Price protection seems like a good idea. So, you forward contract your corn to an ethanol plant. How did you get into a bankruptcy proceeding in Delaware? What do you mean you have to deliver at the new market price, and lose the benefit of your forward contract?
Price protection seems like a good idea. Your cattle on feed eat corn. You hedge both. But the market goes the wrong way on the grain. Live cattle prices fall dramatically. And the banker is uncomfortable. What do you do about the market calls to maintain your hedge?
Change came to American politics on January 20, 2009. Several months before then, during 2008, change was inaugurated at the marketplace in America and across the world. Looking back, did the global economy hold its breath to complete the Olympic games and then collapse at the finish line with the sprinters and the marathoners? Thousands of American producers of food and fiber face calamitous losses. Their mistakes: They hedged, forward contracted, and locked in certainty, only to find uncertainty confronting them.
What happened is less important than what can be done. The former question is for an economist’s historical study. The latter, looking to the future, is a producer’s question. And a lawyer’s.
An Example – Hedge To Arrive Contracts.
“Hedge to arrive” (“HTA”) contracts provide a
superb example about risks involved in marketing agricultural products.
HTA contracts are sold because they induce the producer to believe a crop
can be placed with a buyer, at a target price, with a reserved right to
“roll” the sale price and delivery date forward into the future.
The roll places delivery beyond the original date, at a newly established
price for a nominal fee. Often, HTAs are sold without a limitation on
the number of rolls, and without conventional margin call adjustments
for market changes or risks.
HTA contracts are dangerous. So often, they induce producers to believe there is no real risk because rolls can continue perpetually, preventing loss, and permitting enduring, unending patience with confidence the market eventually will change.
This approach essentially teaches the unwary producer to believe that his contract is perpetual. If he doesn’t like the delivery price at the scheduled time, he simply rolls it forward.
But, contracts are legal instruments, and legal instruments cannot operate to perpetuity. As a general proposition, the law abhors perpetuities and strikes them out of contracts. The law also zealously protects priority lien rights, and abandons unsecured creditors to the lowest class of claimants when financial disaster strikes.
HTA contracts are largely takeoffs on market conditions that exist, and are available, generally. A forward contract requiring performance of payment cannot be rolled so simply, but it can be replaced with a new marketing instrument offsetting the old, and advancing the interests of the investor forward. Eventually, even this strategy must end, and perpetuity cannot occur.
These steps do not protect the seller. The elevator, as purchaser, protects itself with its offsetting Board of Trade position. If cattle or swine are involved, packers do the same thing with offsetting Board positions.
But the producer misses a step.

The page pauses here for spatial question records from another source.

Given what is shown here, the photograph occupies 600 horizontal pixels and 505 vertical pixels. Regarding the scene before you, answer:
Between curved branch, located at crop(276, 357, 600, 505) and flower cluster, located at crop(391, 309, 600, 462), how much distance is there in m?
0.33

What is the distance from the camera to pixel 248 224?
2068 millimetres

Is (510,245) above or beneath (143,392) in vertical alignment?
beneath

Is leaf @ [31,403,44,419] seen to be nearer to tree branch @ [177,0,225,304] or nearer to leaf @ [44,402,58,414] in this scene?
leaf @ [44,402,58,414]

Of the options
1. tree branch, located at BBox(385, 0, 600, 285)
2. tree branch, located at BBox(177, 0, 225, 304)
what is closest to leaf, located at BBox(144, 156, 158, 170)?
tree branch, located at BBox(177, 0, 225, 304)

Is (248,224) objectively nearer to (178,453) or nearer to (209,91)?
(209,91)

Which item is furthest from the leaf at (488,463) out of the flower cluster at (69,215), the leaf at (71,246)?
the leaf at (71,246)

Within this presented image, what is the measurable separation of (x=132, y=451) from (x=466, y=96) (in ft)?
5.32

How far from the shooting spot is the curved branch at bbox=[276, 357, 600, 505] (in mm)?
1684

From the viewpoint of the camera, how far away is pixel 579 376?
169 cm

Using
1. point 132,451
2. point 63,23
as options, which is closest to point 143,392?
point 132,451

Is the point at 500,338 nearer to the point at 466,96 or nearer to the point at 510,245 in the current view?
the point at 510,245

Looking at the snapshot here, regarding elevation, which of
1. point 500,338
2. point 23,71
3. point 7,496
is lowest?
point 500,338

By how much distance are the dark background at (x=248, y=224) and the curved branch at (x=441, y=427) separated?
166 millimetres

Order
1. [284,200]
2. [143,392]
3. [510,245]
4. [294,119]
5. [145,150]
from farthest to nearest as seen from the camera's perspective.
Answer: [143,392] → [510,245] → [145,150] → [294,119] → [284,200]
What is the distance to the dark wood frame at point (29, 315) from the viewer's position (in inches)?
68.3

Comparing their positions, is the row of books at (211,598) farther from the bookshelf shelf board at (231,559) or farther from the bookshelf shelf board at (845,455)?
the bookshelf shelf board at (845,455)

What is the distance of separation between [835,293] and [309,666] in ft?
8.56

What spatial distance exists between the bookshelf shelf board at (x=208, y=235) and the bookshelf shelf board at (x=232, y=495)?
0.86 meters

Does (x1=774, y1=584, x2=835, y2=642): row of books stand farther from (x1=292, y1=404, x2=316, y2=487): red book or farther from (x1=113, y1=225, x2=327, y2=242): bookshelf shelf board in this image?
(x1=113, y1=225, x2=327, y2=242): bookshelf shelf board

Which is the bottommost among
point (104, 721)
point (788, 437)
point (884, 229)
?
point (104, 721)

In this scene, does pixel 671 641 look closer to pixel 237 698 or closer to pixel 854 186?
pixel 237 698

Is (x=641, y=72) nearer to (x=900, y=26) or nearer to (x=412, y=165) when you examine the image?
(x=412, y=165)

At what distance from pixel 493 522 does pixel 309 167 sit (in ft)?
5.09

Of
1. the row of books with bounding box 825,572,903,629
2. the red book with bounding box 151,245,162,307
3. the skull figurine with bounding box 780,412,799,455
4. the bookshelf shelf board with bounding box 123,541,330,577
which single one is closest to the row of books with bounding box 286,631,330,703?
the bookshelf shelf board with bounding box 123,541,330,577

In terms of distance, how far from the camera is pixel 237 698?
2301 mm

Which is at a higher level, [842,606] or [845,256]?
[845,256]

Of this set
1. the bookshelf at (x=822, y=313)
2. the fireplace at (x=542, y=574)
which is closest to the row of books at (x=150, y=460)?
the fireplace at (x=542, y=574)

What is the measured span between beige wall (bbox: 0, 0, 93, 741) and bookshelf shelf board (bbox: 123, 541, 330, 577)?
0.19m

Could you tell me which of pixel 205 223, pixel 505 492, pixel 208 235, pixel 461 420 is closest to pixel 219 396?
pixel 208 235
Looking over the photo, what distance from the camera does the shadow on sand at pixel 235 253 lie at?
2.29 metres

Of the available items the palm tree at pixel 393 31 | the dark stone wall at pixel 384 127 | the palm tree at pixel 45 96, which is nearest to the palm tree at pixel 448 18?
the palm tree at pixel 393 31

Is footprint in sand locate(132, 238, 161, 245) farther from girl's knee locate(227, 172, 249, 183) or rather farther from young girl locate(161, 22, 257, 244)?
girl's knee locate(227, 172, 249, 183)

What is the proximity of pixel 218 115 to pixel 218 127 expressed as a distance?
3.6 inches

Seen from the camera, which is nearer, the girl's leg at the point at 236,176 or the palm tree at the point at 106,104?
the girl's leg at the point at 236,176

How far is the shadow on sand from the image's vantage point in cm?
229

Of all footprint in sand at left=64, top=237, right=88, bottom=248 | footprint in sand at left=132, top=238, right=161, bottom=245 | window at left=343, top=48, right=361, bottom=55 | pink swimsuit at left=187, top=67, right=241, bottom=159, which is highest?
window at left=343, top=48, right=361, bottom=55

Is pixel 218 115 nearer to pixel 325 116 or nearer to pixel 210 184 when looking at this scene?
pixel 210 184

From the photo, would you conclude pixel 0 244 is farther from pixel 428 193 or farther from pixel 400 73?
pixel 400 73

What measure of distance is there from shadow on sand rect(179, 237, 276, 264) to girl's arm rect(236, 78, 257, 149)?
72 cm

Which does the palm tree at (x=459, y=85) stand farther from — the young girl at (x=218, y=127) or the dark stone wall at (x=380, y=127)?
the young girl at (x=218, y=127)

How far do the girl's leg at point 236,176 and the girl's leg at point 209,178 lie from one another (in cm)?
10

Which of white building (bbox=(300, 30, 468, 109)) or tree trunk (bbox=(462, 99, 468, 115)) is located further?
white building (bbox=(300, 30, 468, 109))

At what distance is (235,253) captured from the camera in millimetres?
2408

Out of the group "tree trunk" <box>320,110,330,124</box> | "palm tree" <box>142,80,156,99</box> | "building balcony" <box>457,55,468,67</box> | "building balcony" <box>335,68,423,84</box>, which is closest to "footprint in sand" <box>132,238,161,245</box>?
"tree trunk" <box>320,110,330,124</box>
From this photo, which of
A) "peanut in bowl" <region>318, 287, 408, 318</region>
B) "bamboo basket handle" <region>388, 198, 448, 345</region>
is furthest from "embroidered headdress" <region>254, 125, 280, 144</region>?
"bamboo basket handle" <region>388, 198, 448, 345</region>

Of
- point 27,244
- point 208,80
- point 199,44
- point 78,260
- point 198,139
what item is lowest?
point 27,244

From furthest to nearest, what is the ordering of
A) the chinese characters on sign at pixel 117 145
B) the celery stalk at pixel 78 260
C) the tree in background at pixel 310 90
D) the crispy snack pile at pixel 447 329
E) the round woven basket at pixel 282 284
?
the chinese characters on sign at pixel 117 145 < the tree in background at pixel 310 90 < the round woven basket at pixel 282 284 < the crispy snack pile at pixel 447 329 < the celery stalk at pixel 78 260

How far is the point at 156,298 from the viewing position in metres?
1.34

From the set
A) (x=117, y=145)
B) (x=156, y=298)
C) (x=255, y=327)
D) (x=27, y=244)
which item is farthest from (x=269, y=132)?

As the seller, the producer’s position is naked; performance is dependent on the general financial ability and goodwill of the elevator, grain company, packer, or other purchaser of products.
So, why not require that the purchaser in a forward contract, hedge to arrive contract, or other future pricing vehicle, pledge the purchaser’s offsetting position on the Board to the producer-vendor to assure payment? In other words, the producer would sell, and lock in a price with collateral in the form of the buyer’s offsetting sale contract as collateral for the sale position and eventual payment. This would add virtually no cost to the buyer’s circumstances, assure payment, and provide little or no adverse impact on credit circumstances.
Using the HTA example and the three factors that contracts should contain as specified above, simple safety would add a fourth component to the transactional matrix.
The purchaser in the hedge setting would be required to pledge its offsetting position to the contract seller as collateral, execute a specific collateral agreement creating a first priority lien, and the producer would perfect the security interest in the offsetting position. The purchaser would be required to make margin calls, keep the producer notified that they are met and inform, and otherwise comply, with the purchaser’s hedge or sale transaction.
As a result, the purchaser’s circumstances would remain hedged, and the producer’s transaction would be protected.